鍵とかの問題じゃありません。こんなことをされては、戸締りなんて無意味です。
何者かは部屋の中に窓枠を置くと、私に向き直りました。
その何者かは、とても見覚えのある人物と、よく似ていました。
そう、それこそわたしが、窓から攫いに来てくれないかと何度も妄想した人にそっくりです。
「リリア、ちょっと一緒に来てくれ」
ていうか、ご本人でした。
「えええええ!?」
思わず尻餅をついたまま後ずさりしてしまいました。
窓から王子さまが攫いに来てくれたら、なんて文字にするとロマンチックですけど、現実にやられると恐怖でしかないですね。
だってここ3階ですし。わたし別に閉じ込められてるわけでもないですし、おすし。
何だったら寝室で超リラックスモードでしたし。
深夜だし、窓の外に特に伝ってこられる木とかもなければ、ロープもありませんし。エリ様、手ぶらだし。
さっきまで窓枠は持ってましたけど。
「え、エリ様!? ちょっ、ここ、何階だと思ってるんですか!?」
「何階だろう。上から来たから分からないけど。3階か4階くらい?」
「上?!」
どうしましょう。情報量が増えてしまいました。
収拾がつきません。押し寄せる予想外の事態に、だんだん頭がぐるぐるしてきます。
ゆ、夢? もしや夢では?
座り込んだまま動かないわたしに、エリ様が手を差し伸べます。
「いいから、行くよ」
「いや、あの、説明」
「私、気は短い方だけれど。ここまでトサカに来たのは久しぶりなんだ。気を抜くと冷静さを欠いてしまう。私が実力行使しないうちに、早く」
「冷静な人は深夜に他人の家に窓から侵入しませんよ!?」
というか窓枠ごと窓を外すのは実力行使に含まれないのでしょうか。
だとしたら、たいていのことが実力行使に含まれないことになってしまう気がするのですが。
「リリア」
エリ様がわたしを呼びました。
刺すような鋭い声が、わたしを貫きます。
見上げたエリ様の青い瞳は、ぞっとするような冷たい色を宿していました。
「来い」
「ふぁい♡」
反射で返事をしてしまいました。
強引なエリ様もしゅてきです。普段のフェミニストなエリ様からは想像できないくらいのクールっぷりに痺れてしまいました。
最近わたしには時々塩対応ですけど。
エリ様はわたしをお姫様抱っこして、窓――というか今はもう、穴ですけど――に脚をかけます。
「とりあえず、着いたらお父様に自動復活を頼む」
「ふぇ?」
エリ様が口にした、最近使えるようになったばかりのわたしの新技の名前に、ぽやぽやとお花畑モードだった思考が戻ってきます。
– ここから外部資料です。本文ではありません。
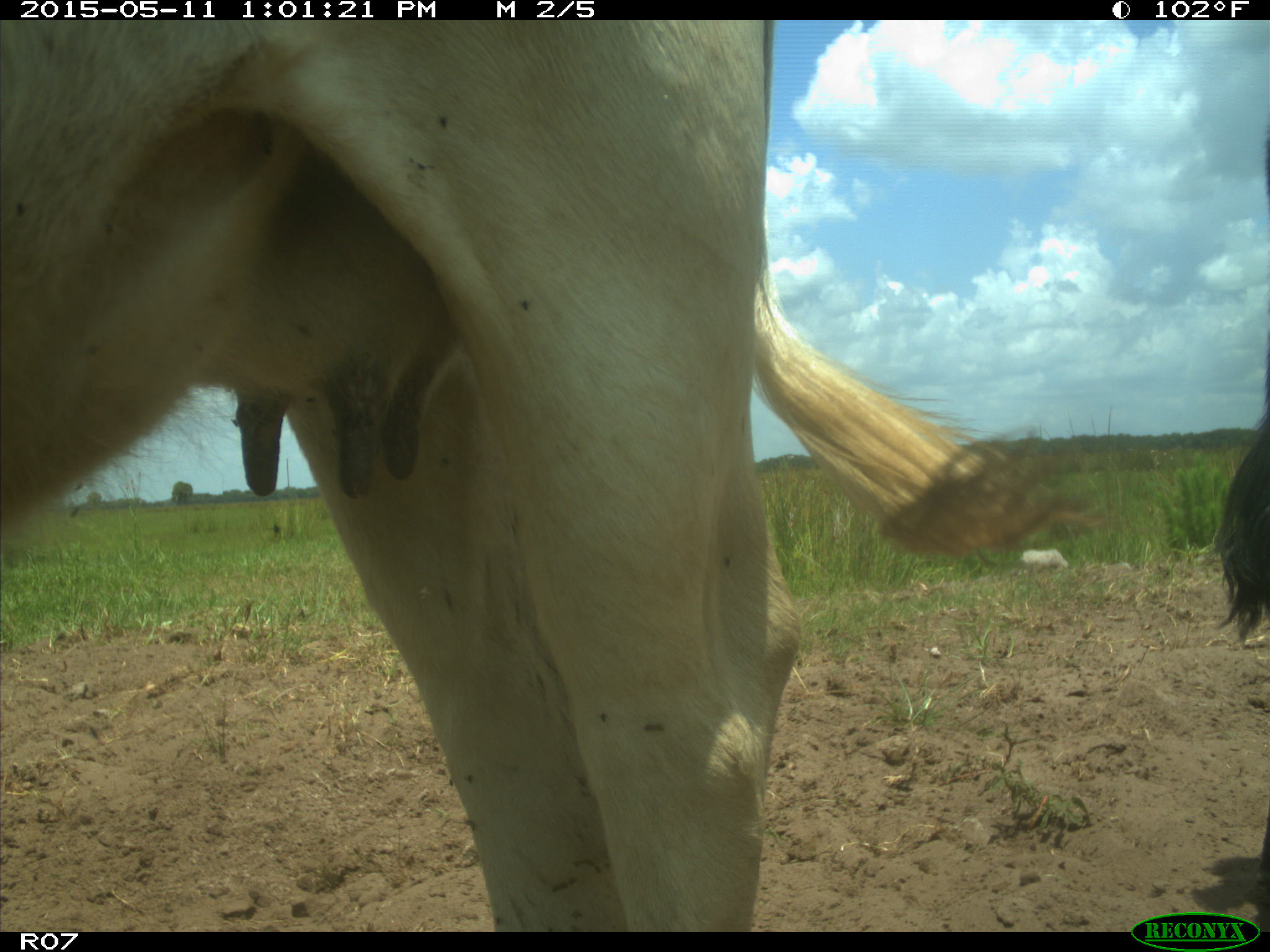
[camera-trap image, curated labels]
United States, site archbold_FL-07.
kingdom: Animalia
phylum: Chordata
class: Mammalia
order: Artiodactyla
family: Bovidae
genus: Bos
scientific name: Bos taurus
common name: domestic cow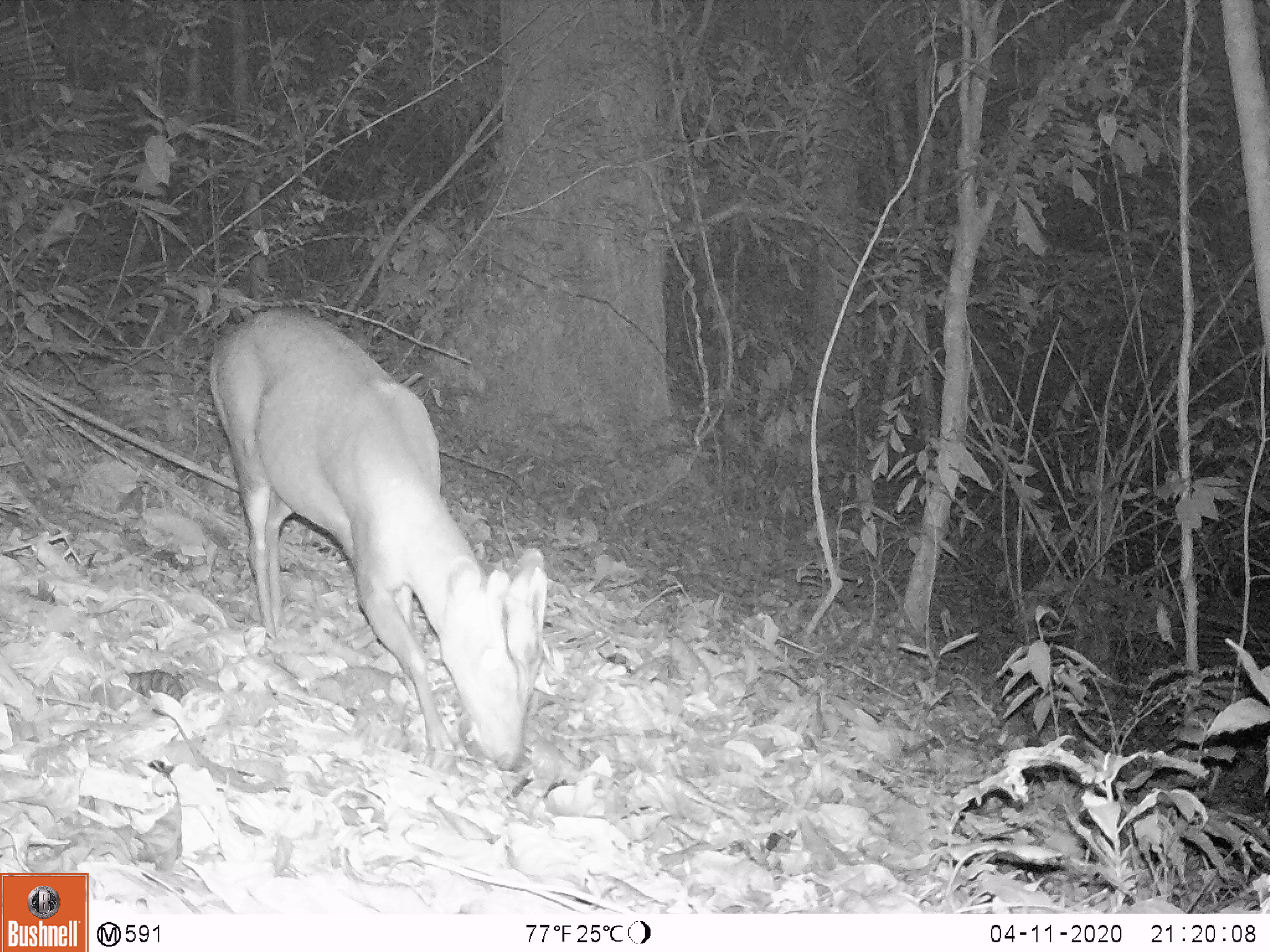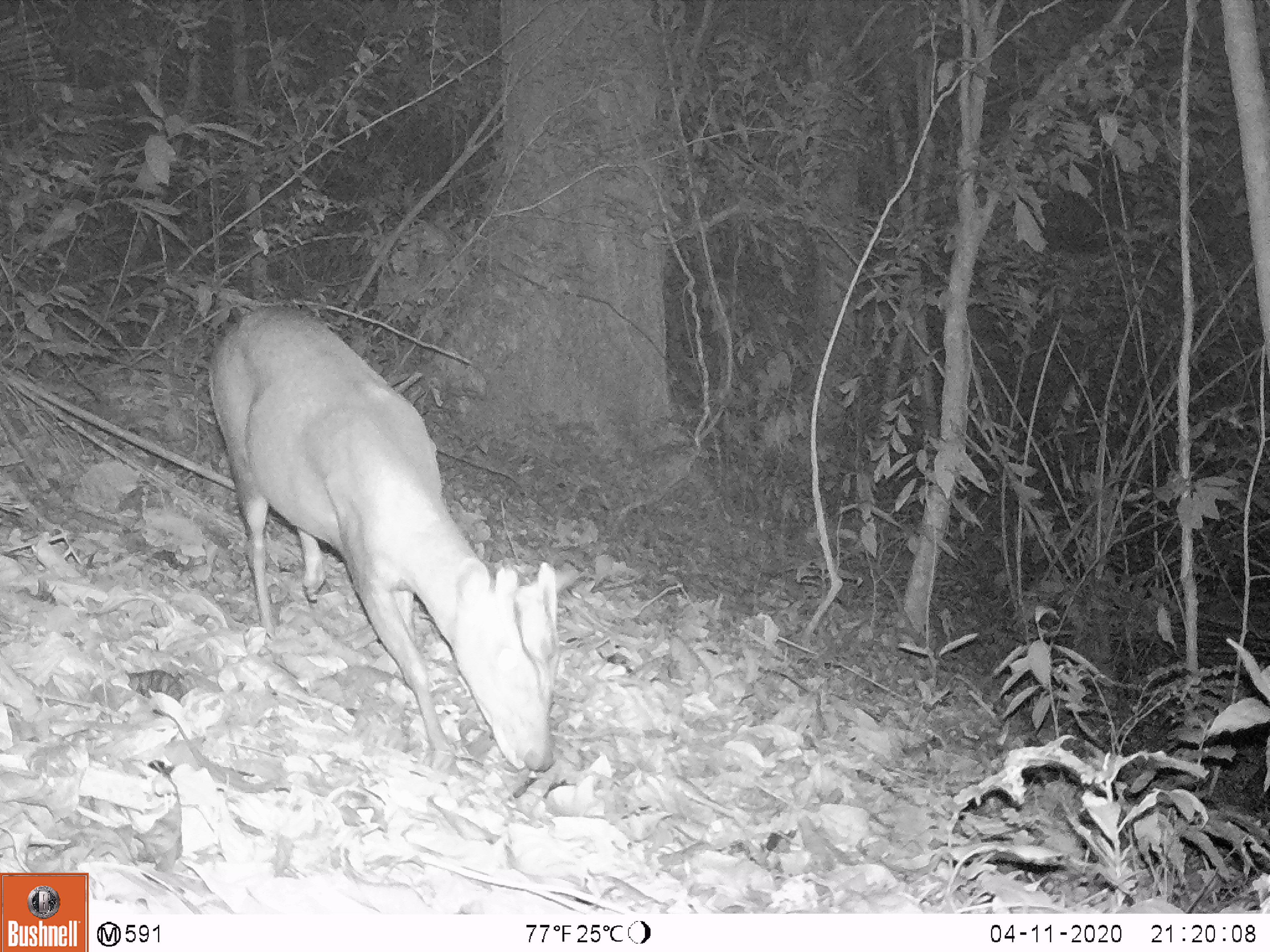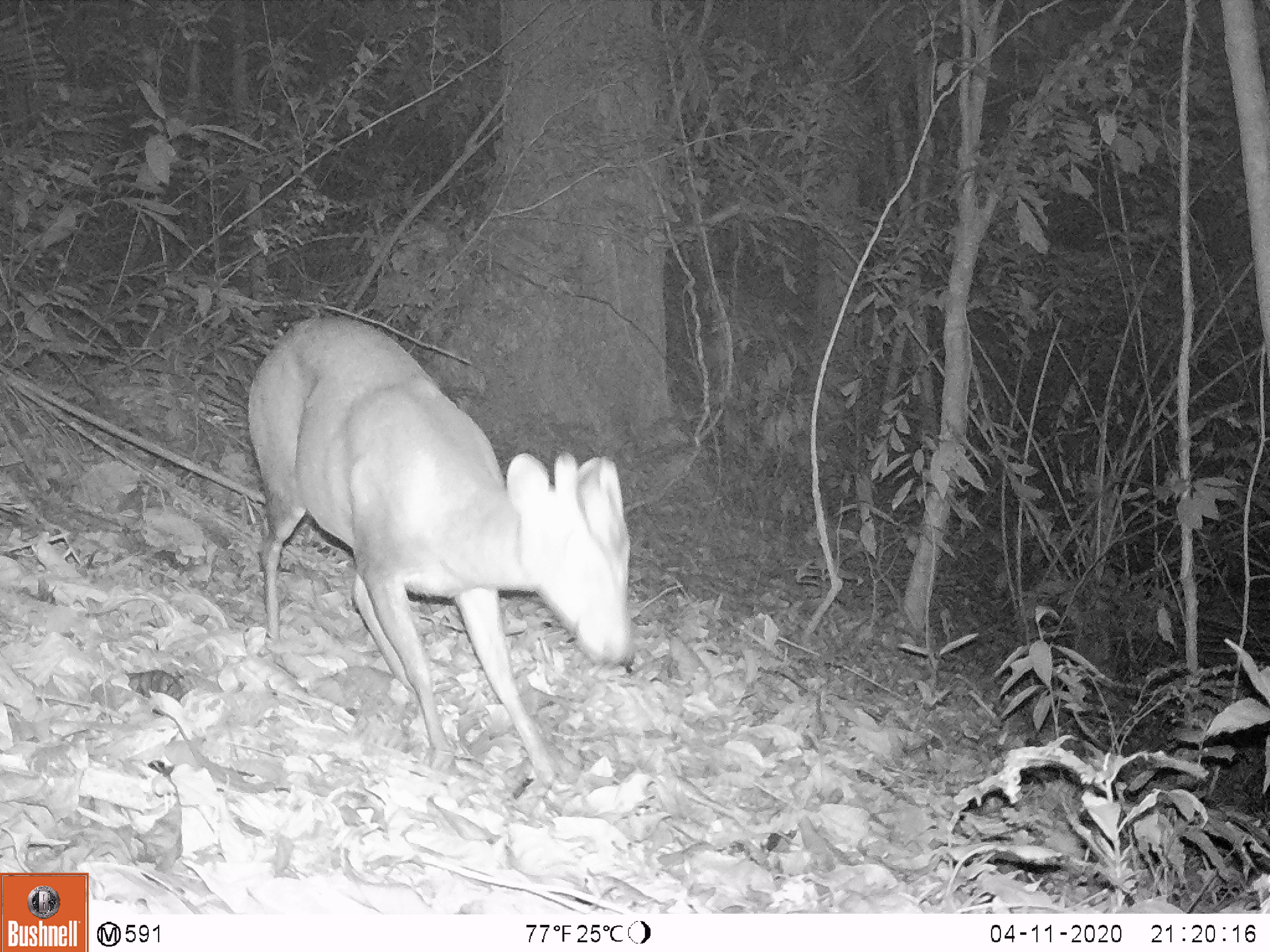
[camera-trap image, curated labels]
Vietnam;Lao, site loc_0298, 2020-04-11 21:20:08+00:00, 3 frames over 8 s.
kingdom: Animalia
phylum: Chordata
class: Mammalia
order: Artiodactyla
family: Cervidae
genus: Muntiacus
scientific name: Muntiacus rooseveltorum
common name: roosevelt's muntjac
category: roosevelts muntjac group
Roosevelts muntjac group (roosevelt's muntjac) (Muntiacus rooseveltorum). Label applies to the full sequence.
以前話したときには「『死なない』じゃなくて『死ねない』なんじゃないの、それ」とか胡散臭そうにしていたのに、どういう風の吹き回しでしょう。
「さすがに『親殺し』の業は背負いたくない」
「ぶ、物騒がすぎる!!!!!!」
思わず叫んでしまいました。
さすがにお姫様抱っこのときめきで誤魔化せる範疇を超えています。
「わたし、何に駆り出されてるんですか!? 怖い! 怖いんですけど!」
わたしの悲鳴を引きずりながら、エリ様は夜の空に向けて跳躍しました。